- INPUT RECORDS -
==========

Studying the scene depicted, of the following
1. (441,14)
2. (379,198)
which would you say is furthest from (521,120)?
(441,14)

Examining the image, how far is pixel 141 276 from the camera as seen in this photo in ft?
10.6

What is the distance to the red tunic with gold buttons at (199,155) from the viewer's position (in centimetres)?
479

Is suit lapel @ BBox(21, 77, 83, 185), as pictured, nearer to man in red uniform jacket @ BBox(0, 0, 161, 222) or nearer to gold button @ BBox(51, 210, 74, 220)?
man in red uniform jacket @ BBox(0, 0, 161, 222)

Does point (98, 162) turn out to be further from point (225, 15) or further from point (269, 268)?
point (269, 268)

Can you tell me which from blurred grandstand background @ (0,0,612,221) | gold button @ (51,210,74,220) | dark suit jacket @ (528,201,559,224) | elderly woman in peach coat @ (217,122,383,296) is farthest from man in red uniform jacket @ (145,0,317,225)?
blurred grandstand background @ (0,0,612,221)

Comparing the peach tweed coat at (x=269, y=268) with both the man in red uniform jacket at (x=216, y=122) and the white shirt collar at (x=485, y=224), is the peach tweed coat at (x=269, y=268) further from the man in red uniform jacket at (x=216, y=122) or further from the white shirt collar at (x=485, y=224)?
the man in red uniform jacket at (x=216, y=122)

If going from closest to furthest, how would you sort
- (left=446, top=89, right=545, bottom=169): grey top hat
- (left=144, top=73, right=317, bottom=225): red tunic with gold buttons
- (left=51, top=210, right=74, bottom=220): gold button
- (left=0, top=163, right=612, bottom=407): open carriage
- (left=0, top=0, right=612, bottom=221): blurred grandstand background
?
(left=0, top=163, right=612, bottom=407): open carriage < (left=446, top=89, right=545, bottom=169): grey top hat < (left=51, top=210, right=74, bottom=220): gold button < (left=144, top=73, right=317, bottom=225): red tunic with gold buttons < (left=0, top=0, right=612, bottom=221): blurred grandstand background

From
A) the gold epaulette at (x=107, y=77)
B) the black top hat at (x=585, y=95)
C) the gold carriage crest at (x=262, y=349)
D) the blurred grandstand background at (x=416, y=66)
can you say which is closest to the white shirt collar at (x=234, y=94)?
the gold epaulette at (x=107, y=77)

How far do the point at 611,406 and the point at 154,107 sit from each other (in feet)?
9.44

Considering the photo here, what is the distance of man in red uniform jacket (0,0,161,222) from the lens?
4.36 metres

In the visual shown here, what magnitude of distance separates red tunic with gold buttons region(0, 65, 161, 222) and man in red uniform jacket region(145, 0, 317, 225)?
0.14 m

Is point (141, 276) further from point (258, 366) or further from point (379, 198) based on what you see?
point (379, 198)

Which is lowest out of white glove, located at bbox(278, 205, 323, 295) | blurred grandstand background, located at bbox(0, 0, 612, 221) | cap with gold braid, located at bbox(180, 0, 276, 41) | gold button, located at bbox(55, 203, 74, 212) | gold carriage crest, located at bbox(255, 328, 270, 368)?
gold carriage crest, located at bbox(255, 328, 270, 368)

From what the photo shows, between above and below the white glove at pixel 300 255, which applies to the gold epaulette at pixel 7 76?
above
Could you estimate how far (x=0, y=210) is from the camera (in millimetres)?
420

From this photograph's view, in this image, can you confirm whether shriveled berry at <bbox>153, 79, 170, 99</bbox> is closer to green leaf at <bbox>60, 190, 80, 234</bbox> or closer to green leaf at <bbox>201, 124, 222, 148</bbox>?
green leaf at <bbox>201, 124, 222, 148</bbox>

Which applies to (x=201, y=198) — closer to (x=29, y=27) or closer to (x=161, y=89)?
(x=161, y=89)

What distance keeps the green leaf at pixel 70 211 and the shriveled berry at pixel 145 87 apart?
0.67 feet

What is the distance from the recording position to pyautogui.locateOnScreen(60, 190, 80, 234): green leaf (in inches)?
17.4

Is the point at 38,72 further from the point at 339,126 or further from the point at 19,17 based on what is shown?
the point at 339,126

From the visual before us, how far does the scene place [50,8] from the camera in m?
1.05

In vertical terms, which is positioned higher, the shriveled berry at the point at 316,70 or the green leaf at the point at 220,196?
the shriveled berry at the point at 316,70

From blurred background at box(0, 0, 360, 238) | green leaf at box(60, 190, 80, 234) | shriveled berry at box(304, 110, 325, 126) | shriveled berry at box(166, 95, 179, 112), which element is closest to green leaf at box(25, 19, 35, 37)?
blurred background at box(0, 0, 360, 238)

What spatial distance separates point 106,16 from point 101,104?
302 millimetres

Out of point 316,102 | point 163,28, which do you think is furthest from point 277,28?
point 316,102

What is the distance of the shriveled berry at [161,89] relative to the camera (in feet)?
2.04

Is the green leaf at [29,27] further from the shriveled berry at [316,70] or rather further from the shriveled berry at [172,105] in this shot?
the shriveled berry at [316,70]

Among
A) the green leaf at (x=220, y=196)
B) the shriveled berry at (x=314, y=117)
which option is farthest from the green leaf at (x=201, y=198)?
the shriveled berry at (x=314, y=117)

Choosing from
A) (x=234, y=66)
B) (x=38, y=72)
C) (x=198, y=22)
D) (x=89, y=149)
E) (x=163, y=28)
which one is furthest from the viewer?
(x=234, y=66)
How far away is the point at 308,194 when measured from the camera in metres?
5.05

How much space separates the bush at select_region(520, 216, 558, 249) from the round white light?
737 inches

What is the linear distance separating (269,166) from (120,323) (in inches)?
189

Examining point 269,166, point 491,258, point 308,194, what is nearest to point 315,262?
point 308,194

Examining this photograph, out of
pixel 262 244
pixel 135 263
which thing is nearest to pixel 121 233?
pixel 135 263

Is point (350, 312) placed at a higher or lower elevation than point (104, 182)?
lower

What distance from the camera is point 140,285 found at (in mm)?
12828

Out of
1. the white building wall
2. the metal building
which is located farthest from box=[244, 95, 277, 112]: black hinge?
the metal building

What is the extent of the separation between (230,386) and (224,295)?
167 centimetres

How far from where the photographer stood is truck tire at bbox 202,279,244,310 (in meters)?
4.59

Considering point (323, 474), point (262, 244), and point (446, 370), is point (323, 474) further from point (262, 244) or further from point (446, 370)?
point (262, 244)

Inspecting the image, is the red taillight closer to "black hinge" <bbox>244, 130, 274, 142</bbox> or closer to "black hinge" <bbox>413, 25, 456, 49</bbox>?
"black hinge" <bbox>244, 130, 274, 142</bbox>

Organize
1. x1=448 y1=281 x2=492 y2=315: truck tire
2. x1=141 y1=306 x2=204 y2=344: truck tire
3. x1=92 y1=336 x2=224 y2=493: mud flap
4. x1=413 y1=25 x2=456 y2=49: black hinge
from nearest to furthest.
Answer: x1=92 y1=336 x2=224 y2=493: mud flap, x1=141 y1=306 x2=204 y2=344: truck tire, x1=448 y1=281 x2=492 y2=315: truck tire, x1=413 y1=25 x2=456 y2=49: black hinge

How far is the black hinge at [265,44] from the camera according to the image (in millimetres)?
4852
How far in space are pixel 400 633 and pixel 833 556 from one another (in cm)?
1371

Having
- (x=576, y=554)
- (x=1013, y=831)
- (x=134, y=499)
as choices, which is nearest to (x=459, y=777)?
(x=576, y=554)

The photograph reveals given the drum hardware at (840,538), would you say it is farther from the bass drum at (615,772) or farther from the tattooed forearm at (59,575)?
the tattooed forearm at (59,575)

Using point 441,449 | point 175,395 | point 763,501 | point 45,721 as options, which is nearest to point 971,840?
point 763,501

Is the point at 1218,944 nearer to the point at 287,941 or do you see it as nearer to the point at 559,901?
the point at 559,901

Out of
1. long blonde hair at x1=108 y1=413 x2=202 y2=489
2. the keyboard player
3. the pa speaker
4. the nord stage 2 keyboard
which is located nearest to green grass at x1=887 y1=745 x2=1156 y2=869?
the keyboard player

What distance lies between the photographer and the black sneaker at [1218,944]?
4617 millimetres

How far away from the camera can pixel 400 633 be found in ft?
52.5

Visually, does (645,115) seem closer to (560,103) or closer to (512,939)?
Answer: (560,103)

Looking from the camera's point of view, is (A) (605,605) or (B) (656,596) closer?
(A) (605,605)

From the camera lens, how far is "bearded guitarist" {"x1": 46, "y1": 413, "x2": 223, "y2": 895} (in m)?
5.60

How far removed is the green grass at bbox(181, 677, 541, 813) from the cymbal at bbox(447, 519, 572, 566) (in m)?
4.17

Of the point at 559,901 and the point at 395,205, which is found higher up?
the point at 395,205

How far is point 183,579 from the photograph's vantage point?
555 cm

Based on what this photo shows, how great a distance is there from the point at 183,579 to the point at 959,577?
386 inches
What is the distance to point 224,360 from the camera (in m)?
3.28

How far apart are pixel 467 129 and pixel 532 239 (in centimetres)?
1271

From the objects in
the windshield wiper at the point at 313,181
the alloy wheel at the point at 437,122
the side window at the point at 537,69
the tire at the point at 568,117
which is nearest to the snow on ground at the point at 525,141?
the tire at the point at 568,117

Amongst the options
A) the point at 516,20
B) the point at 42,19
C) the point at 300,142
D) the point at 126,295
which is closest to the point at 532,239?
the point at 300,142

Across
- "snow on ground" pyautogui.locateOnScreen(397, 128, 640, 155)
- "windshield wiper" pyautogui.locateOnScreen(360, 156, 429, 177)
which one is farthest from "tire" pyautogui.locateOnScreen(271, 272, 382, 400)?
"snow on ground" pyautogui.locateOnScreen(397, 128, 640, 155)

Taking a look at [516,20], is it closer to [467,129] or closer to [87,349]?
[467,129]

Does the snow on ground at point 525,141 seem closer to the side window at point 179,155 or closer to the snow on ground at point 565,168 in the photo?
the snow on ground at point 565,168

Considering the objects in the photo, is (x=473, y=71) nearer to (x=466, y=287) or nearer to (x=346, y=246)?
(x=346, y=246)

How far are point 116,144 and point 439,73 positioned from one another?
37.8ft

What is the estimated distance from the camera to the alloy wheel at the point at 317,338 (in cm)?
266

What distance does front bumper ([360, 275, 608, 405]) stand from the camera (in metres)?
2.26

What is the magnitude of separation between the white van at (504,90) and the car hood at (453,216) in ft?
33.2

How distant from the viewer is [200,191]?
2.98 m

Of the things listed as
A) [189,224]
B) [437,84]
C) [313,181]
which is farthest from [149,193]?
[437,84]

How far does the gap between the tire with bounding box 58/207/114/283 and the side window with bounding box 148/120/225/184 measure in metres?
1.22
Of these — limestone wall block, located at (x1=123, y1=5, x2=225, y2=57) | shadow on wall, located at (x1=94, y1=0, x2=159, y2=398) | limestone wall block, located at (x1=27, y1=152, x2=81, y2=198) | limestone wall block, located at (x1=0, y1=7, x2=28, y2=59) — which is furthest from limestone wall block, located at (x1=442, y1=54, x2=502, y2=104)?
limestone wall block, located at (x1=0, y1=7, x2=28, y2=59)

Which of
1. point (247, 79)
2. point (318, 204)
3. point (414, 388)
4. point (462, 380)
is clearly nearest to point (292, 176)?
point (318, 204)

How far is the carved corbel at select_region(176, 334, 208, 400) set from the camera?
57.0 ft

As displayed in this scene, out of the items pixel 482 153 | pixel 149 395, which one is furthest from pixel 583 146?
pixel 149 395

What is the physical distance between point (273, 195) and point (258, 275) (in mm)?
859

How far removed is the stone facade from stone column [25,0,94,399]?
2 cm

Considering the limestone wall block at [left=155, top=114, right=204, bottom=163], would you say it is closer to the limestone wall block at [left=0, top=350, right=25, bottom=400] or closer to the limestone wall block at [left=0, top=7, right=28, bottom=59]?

==========

- WHAT TO WORK ON -
Can you update the records, from the line containing "What is the physical" through the end of the records, so that "stone column" becomes "stone pillar" and nothing else changes? Give back only those lines.

- ANSWER BELOW -
What is the physical distance between point (273, 195) and point (258, 275) (in mm)?
859

How far removed is the stone facade from stone pillar [25,0,94,399]?
2 cm

Considering the limestone wall block at [left=155, top=114, right=204, bottom=163], would you say it is closer to the limestone wall block at [left=0, top=350, right=25, bottom=400] or closer to the limestone wall block at [left=0, top=7, right=28, bottom=59]?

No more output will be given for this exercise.